China’s successful innovation-stimulating policy resulted in substantial changes in directions and sectoral structure of technological flows.

  1. China used to be blamed for cloning US technologies and business models (‘Copy-to-China’ strategy). In recent years, the trend has reversed. Some experts stress an evolution from ‘Copy-to-China’ to ‘Copy-from-China’, when Western companies are ‘looking to China for aspiration, especially in Internet-related areas. Thus, China transforms gradually from a recipient of foreign technological ideas into a driver of technological innovations.
  2. ‘Chinese industries are not only getting closer to the technological frontier in conventional areas such as electronics, machinery, automobiles, high-speed railways and aviation, but also driving technological innovations in emerging areas’.
  3. Chinese enterprises tend to be rather successful in ‘creation of new combinations of component technologies’.16 As China for decades used to be a global ‘assembly manufactory’ and the core element of global value-added chains, different research and development (R&D) activities base inside the country, providing opportunities for new technological combinations.
  4. China is moving from medium-level technological track to a high-tech one. The country has already reached maturity in machinery and electronics, as well as infrastructure construction and logistic chains. At the same time, it starts encouraging high-tech sector development, such as smart and clean energy systems, new energy vehicles, automation and robotics, advanced medical equipment, biotechnologies, etc.

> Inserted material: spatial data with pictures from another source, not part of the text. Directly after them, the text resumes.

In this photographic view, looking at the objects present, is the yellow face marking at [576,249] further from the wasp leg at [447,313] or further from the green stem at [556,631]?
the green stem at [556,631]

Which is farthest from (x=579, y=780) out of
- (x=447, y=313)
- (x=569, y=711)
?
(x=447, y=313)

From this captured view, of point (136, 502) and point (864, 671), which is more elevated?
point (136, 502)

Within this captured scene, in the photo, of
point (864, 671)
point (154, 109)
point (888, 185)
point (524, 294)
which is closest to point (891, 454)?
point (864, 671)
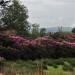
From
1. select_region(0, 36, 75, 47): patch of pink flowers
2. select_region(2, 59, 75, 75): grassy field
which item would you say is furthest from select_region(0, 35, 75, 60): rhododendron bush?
select_region(2, 59, 75, 75): grassy field

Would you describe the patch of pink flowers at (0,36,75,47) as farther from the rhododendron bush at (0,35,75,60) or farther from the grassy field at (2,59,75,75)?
the grassy field at (2,59,75,75)

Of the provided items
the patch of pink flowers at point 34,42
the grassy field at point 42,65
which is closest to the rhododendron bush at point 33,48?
the patch of pink flowers at point 34,42

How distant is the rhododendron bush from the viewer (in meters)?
20.2

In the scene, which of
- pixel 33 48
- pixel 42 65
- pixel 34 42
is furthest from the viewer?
pixel 34 42

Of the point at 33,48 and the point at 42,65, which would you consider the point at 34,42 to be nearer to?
the point at 33,48

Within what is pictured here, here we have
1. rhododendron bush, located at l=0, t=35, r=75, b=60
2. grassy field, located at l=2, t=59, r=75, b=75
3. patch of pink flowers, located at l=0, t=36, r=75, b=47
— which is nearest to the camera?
grassy field, located at l=2, t=59, r=75, b=75

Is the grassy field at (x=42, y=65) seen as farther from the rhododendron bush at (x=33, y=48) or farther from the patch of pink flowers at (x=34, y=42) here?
the patch of pink flowers at (x=34, y=42)

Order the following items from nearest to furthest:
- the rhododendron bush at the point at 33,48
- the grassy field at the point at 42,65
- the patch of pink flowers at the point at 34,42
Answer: the grassy field at the point at 42,65, the rhododendron bush at the point at 33,48, the patch of pink flowers at the point at 34,42

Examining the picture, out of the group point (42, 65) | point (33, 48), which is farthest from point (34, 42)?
point (42, 65)

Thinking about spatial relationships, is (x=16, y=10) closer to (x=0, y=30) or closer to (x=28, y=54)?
(x=0, y=30)

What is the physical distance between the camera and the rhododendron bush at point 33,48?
20.2m

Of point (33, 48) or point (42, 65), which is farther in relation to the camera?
point (33, 48)

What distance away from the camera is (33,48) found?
20984 mm

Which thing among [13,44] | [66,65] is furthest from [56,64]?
[13,44]
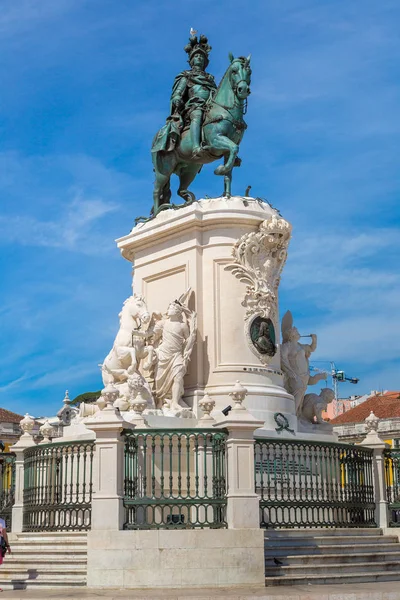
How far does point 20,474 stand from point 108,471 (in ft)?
16.0

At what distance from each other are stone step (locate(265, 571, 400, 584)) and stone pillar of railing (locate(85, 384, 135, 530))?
2.35 metres

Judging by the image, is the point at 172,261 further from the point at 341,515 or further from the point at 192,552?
the point at 192,552

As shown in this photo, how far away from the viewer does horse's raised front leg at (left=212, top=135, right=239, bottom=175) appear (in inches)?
748

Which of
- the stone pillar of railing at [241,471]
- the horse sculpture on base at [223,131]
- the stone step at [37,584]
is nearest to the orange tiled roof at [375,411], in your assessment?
the horse sculpture on base at [223,131]

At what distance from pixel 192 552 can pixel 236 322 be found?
5973 millimetres

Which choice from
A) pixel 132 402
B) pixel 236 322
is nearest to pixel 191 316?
pixel 236 322

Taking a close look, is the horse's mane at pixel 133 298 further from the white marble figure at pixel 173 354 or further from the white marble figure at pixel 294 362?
→ the white marble figure at pixel 294 362

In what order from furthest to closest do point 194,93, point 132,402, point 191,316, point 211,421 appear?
point 194,93, point 191,316, point 132,402, point 211,421

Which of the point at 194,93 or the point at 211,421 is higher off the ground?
the point at 194,93

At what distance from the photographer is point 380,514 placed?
1677 centimetres

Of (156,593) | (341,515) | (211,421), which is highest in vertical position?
(211,421)

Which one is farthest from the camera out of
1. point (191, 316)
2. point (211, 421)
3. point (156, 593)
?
point (191, 316)

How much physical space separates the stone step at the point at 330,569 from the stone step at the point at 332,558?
0.07 metres

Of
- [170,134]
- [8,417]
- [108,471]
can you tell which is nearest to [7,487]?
[108,471]
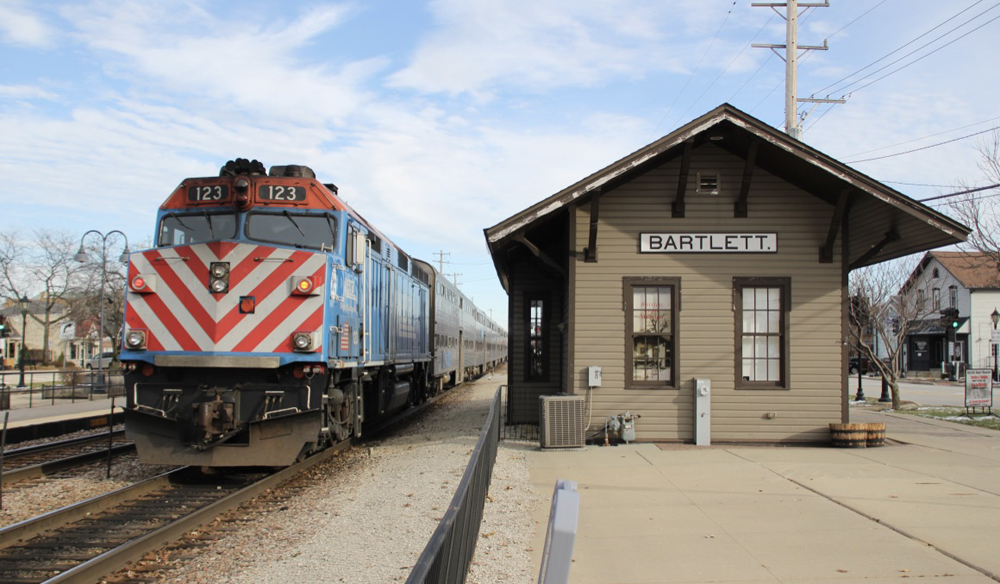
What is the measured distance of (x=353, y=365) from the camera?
11.0 metres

The sectoral priorities are closely connected with contemporary trends on the advanced markets, as well as potential challenges and risks to China’s long-term sustainable development. The three main fields of innovation development can be outlined:

  • Agricultural technologies – as the problems of ensuring food security become more acute. Positive population growth and rapid middleclass growth increase demand for agricultural products. At the same time, relatively lower productivity of agricultural workforce, together with rapid urbanization and gradual degradation of agricultural land, lower agricultural supply.
  • Energy – mainly new and renewable sources of energy (solar, wind, biomass, and nuclear fusion)17, advanced nuclear energy. China remains one of the largest energy consumers amid the increasing scarcity of traditional energy sources. The contemporary policy aims at establishing a clean, low-carbon, safe, and efficient modern energy system for sustainable growth, and achieving the goal of non-fossil energy accounting for 15% of primary energy consumption by 2020 is officially declared in the 13th Five-Year Plan.
  • Cyberspace – including next generation information and telecommunication technologies, big data and supercomputers, robotics, and e-commerce, which have both economic and political motives. Besides the expected sufficient returns due to excessive demand on these types of technologies and services both on domestic and external markets, they become a strategic instrument for strengthening China’s positions in the system of international relations. The ‘international status’ notion has been gradually changing, now it is determined not just by military or economic power but by countries’ ‘power of opinion’, their positioning in information and digital space.